Task prompt:
Identify and pull out each line of the entries in which "setup" occurs.

Data extracted from a collection:
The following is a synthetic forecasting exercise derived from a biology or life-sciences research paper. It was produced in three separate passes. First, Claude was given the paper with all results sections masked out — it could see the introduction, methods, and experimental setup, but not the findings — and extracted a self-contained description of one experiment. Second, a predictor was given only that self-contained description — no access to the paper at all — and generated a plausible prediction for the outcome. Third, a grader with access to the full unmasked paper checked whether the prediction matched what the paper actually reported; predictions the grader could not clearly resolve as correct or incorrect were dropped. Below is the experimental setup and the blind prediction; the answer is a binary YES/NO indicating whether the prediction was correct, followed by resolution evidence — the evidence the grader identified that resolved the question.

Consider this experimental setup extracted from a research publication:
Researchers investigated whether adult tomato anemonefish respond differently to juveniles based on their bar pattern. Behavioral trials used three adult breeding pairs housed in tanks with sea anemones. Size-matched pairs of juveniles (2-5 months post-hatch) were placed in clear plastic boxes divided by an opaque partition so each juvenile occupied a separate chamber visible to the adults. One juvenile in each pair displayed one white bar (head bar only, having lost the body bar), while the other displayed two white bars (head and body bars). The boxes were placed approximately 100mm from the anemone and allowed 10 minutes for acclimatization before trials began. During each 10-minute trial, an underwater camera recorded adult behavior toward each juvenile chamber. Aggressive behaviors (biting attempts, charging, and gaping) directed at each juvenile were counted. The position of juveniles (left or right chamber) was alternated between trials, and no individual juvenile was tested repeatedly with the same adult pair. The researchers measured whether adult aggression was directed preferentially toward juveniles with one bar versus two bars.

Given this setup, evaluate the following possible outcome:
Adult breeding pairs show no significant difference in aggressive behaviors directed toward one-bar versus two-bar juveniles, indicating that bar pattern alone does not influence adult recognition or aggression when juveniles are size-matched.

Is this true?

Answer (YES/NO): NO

Output below:
The following is a synthetic forecasting exercise derived from a biology or life-sciences research paper. It was produced in three separate passes. First, Claude was given the paper with all results sections masked out — it could see the introduction, methods, and experimental setup, but not the findings — and extracted a self-contained description of one experiment. Second, a predictor was given only that self-contained description — no access to the paper at all — and generated a plausible prediction for the outcome. Third, a grader with access to the full unmasked paper checked whether the prediction matched what the paper actually reported; predictions the grader could not clearly resolve as correct or incorrect were dropped. Below is the experimental setup and the blind prediction; the answer is a binary YES/NO indicating whether the prediction was correct, followed by resolution evidence — the evidence the grader identified that resolved the question.
Consider this experimental setup extracted from a research publication:
Given this setup, evaluate the following possible outcome:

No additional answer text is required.